=== Your task ===
With the pictures left out, copy the listing below exactly.

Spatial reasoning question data
***

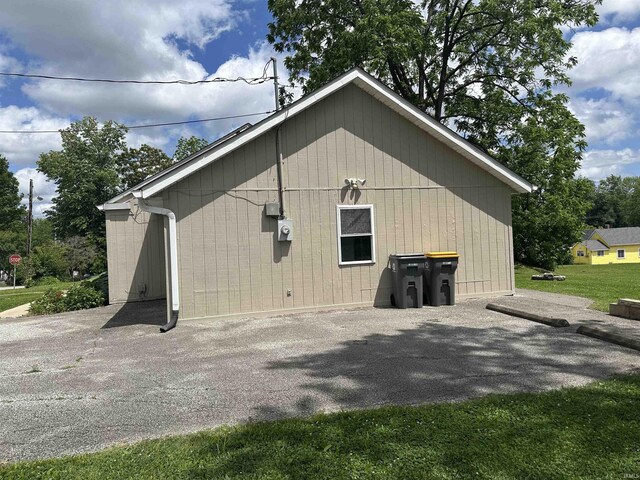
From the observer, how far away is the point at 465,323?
7141mm

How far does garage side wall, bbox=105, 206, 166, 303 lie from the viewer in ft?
37.9

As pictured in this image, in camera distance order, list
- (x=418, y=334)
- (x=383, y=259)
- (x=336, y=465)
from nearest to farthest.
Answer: (x=336, y=465) < (x=418, y=334) < (x=383, y=259)

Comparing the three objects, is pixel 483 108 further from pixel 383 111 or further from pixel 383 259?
pixel 383 259

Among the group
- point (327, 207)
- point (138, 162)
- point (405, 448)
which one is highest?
point (138, 162)

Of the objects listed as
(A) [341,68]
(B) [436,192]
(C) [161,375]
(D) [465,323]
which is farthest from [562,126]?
(C) [161,375]

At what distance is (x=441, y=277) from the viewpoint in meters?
8.84

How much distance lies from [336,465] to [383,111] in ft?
25.5

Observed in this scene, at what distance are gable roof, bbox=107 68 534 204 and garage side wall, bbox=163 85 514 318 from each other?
196mm

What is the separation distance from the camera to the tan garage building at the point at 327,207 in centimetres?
804

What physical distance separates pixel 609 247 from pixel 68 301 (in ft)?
231

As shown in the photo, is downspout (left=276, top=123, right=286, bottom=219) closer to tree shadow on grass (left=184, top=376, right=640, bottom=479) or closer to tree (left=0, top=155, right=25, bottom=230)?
tree shadow on grass (left=184, top=376, right=640, bottom=479)

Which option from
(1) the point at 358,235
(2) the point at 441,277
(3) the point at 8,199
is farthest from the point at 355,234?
(3) the point at 8,199

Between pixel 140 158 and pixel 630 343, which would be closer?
pixel 630 343

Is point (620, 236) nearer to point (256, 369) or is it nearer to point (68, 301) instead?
point (68, 301)
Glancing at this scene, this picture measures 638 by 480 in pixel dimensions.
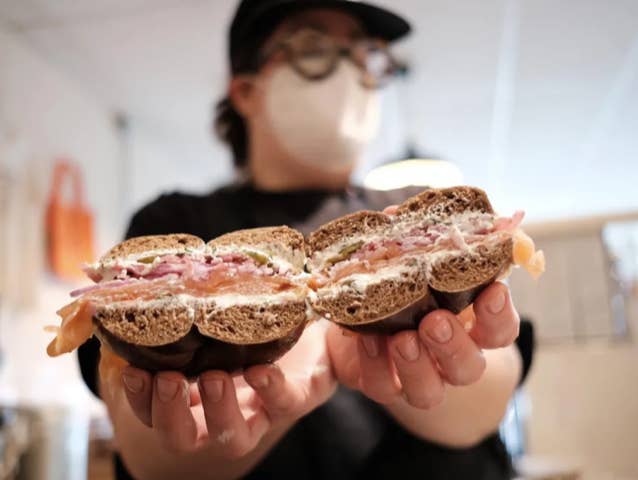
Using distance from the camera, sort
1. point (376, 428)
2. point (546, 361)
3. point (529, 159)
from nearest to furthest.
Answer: point (376, 428) → point (546, 361) → point (529, 159)

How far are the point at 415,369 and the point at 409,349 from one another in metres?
0.03

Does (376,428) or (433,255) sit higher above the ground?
(433,255)

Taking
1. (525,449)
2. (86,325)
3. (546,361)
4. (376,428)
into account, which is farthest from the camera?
(525,449)

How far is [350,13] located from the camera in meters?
1.29

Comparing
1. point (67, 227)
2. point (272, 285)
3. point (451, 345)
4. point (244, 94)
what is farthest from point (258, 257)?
point (67, 227)

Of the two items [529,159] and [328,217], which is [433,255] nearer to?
[328,217]

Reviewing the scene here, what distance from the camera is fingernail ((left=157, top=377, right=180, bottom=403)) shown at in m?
0.68

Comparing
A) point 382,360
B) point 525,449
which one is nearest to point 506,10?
point 525,449

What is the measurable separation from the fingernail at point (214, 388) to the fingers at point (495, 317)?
31 centimetres

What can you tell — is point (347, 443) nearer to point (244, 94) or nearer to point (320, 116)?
point (320, 116)

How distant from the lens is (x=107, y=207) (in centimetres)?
366

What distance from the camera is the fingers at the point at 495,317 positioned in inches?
26.0

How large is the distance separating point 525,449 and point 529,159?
3.14 metres

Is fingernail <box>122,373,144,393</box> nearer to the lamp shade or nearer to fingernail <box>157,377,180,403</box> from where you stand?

***

=== Solution below ===
From the observer, how far away is the point at 465,323?
7141mm

How far does garage side wall, bbox=105, 206, 166, 303 lie from the viewer in ft?
37.9

As pictured in this image, in camera distance order, list
- (x=418, y=334)
- (x=383, y=259)
- (x=336, y=465)
from nearest to farthest.
Answer: (x=336, y=465) < (x=418, y=334) < (x=383, y=259)

Comparing the three objects, is pixel 483 108 further from pixel 383 111 or further from pixel 383 259?
pixel 383 259

Among the group
- point (327, 207)
- point (138, 162)
- point (405, 448)
which one is highest?
point (138, 162)

Of the objects listed as
(A) [341,68]
(B) [436,192]
(C) [161,375]
(D) [465,323]
which is farthest from [562,126]?
(C) [161,375]

At what distance is (x=441, y=277) from the viewpoint in meters?
8.84

How much distance lies from [336,465] to [383,111] in ft?
25.5

Observed in this scene, at what distance are gable roof, bbox=107 68 534 204 and garage side wall, bbox=163 85 514 318 from each other?
196mm

What is the separation distance from the camera to the tan garage building at the point at 327,207 in centimetres?
804

What physical distance separates pixel 609 247 from pixel 68 301 (in ft)?
231

As shown in the photo, is downspout (left=276, top=123, right=286, bottom=219) closer to tree shadow on grass (left=184, top=376, right=640, bottom=479) or closer to tree (left=0, top=155, right=25, bottom=230)?
tree shadow on grass (left=184, top=376, right=640, bottom=479)

Which option from
(1) the point at 358,235
(2) the point at 441,277
(3) the point at 8,199
is farthest from the point at 355,234?
(3) the point at 8,199

Between pixel 140 158 and pixel 630 343, which would be closer?
pixel 630 343

Is point (620, 236) nearer to point (256, 369) or is it nearer to point (68, 301) instead?
point (68, 301)
Glancing at this scene, this picture measures 638 by 480 in pixel dimensions.
Using distance from the camera, sort
1. point (376, 428)
2. point (546, 361)
3. point (529, 159)
from nearest to furthest.
Answer: point (376, 428) → point (546, 361) → point (529, 159)

How far are the point at 415,369 and the point at 409,349 from one another in metres?
0.03

Does (376,428) or (433,255) sit higher above the ground?
(433,255)

Taking
1. (525,449)
2. (86,325)
3. (546,361)
4. (376,428)
into account, which is farthest from the camera?
(525,449)

How far is [350,13] located from the camera in meters?
1.29

Comparing
1. point (67, 227)
2. point (272, 285)
3. point (451, 345)
4. point (244, 94)
what is farthest from point (258, 257)?
point (67, 227)

Of the two items [529,159] and [328,217], which is [433,255] nearer to?
[328,217]

Reviewing the scene here, what distance from the camera is fingernail ((left=157, top=377, right=180, bottom=403)) shown at in m?
0.68

Comparing
A) point 382,360
B) point 525,449
which one is nearest to point 506,10?
point 525,449

What is the measurable separation from the fingernail at point (214, 388) to the fingers at point (495, 317)?
31 centimetres

What can you tell — is point (347, 443) nearer to point (244, 94) or nearer to point (320, 116)?
point (320, 116)

How distant from the lens is (x=107, y=207) (in centimetres)?
366

What distance from the camera is the fingers at the point at 495,317 positioned in inches?
26.0

How large is the distance separating point 525,449 and point 529,159?
3.14 metres

Is fingernail <box>122,373,144,393</box> nearer to the lamp shade or nearer to fingernail <box>157,377,180,403</box> from where you stand?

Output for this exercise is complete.